Approach

Diagnosis can be made through self-report, clinical interview, and behavioural observation of response to stimuli.[1] Several empirically validated self-report questionnaires are available to assess baseline functioning and to track response to treatment across time.[38]

Identification of pathophysiological markers through laboratory testing is not indicated.

Historical factors

Symptoms usually begin during mid- to late childhood; however, phobias can develop at any age. The median age of onset is 7 to 11 years, with declining probabilities of onset into later adulthood.[1][3][4] Most animal phobias develop before the age of 6 years, while situational phobias often develop in adolescence or early adulthood.[39]

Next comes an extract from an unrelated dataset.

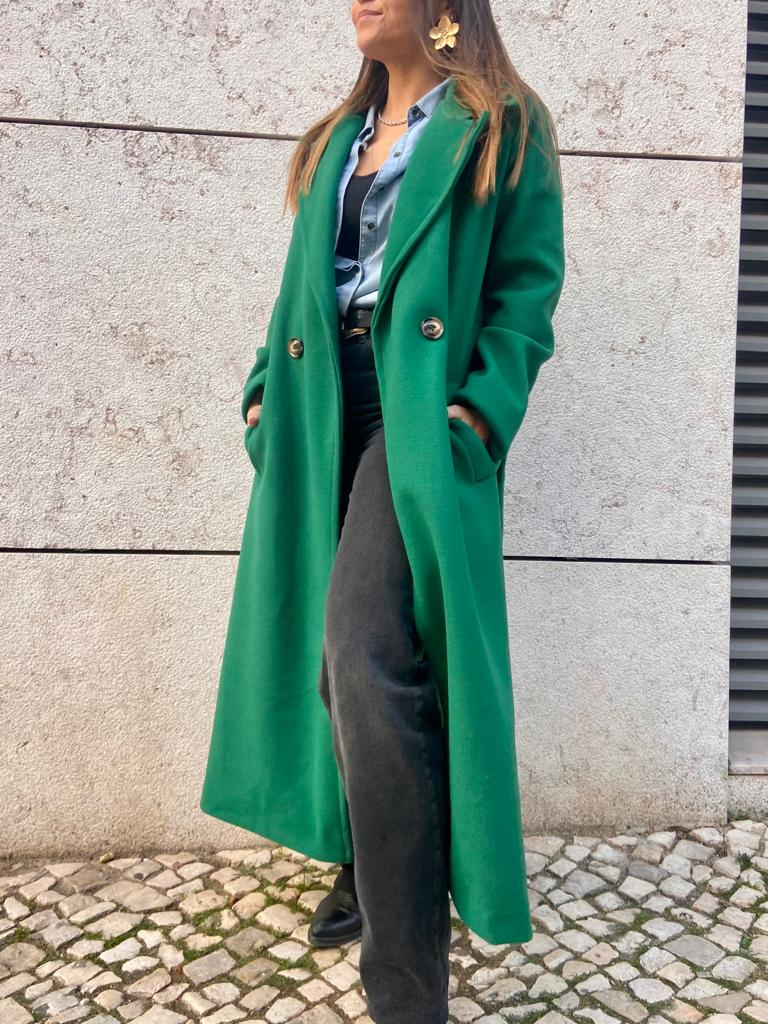 sobretudo verde longo feminino com botões dourados em ambiente urbano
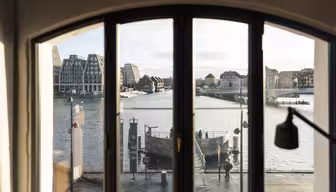 Utsikt gjennom et buet vindu som viser en scene ved vannet med moderne og tradisjonelle bygninger. En rolig elv reflekterer den overskyede himmelen, mens en strandpromenade med mennesker gir liv til det rolige bylandskapet.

Many patients do not recall specific events relating to the development of their phobias and often delay seeking treatment for several years after displaying marked avoidance behaviour. Descriptions of symptoms include experiences of intense anxiety or panic during anticipated or direct exposure to specific objects or situations. Sleep disruption, depression, and/or extreme anticipatory anxiety may co-occur. Up to 80% of patients with blood-injection-injury phobias experience vasovagal syncope.[27] Coping behaviours often include avoidance, safety seeking, or substance misuse. These behaviours may lead to phobia maintenance across time.

Social history often reveals functional impairments in personal, social, and occupational domains. Family history may reveal symptomatic first-degree relatives, particularly in patients with blood-injection-injury phobias who often describe familial vasovagal syncope. Medical histories are usually unremarkable.

Screening

Guidelines on screening for panic disorder vary according to country of practice. The US Preventive Services Task Force (USPSTF) recommends screening for anxiety disorders in all adults aged 19-64, including pregnant and postnatal people. The USPSTF concludes that the current evidence is insufficient to assess the balance of benefits and harms of screening for anxiety disorders in adults aged 65 and over.[40]​ The USPSTF also recommends universal screening in primary care for anxiety in children and adolescents aged 8-18 years.[41] The Women's Preventive Services Initiative in the US recommends that clinicians screen women and adolescent girls aged 13 years and over for anxiety (including those without a diagnosis of anxiety disorder and those who are pregnant or postnatal). Optimal screening intervals are unknown and clinical judgment is required to determine frequency.[42]

Ask the following set of questions to recognise phobic cues, symptoms, and behaviours:

  • Do you feel intense anxiety or fear when confronted by certain animals, objects, or situations?

  • Are you avoiding these animals, objects, or situations because of your fear?

  • In what ways has this anxiety or fear interfered with your life?

  • How would you react if you were exposed to the animal, object, or situation right now?

  • Have you ever fainted or almost fainted around blood, injuries, or needles?

Diagnostic interview

Structured and semi-structured interview schedules are commonly used in the research setting but may not be necessary to make a diagnosis in clinical practice. Validated structured and semi-structured interview schedules to assess patients reporting phobic symptoms include:

  • The Structured Clinical Interview for Diagnostic and Statistical Manual of Mental Disorders (DSM)-5 (SCID-5-CV)[43]

  • The Anxiety Disorders Interview Schedule for DSM-5 (ADIS-5): Adult and Lifetime[44]

  • The Anxiety Disorders Interview Schedule (ADIS-IV): Child and Parent.[45]

The ADIS-IV interview schedule is based upon DSM-IV criteria and consists of discrete semi-structured interviews for the child and the child’s parent.

Interview with family and/or close friends

Assessments may be supplemented with interviews with family members or close supporters. This is particularly important when evaluating children with phobias.

Physical examination

There are usually no objective findings, although patients may become noticeably anxious or nervous when discussing their phobias. Signs of heightened sympathetic nervous system activity may be present (e.g., tachycardia, hyperventilation, sweating, flushing). Vasovagal fainting may also be present, especially when people with blood-injection-injury phobia are exposed to medical situations or procedures. The physician may wish to assess these patients for other medical conditions associated with fainting risk (including low blood glucose levels and orthostatic hypotension).

Behavioural approach tasks

Assessments using behavioural approach tasks involve observing the willingness of patients to come into direct proximity with phobic cues: for example, measuring how close a person with spider phobia would be willing to approach a sealed jar containing a live spider.

Children

Childhood fears are common and usually transient. Fears that persist are considered phobias if impairments in developmentally appropriate functioning are observed (e.g., refusing to play outdoors due to fears of dogs; refusing to turn lights off at bedtime due to fears of the dark). Phobic anxieties in children may be expressed by crying, tantrums, freezing, or clinging but children themselves may not recognise their fears as unreasonable. Parents describe either acute, traumatic onsets (e.g., dog bites) or gradual onsets in the absence of aversive experiences (e.g., fears of the dark).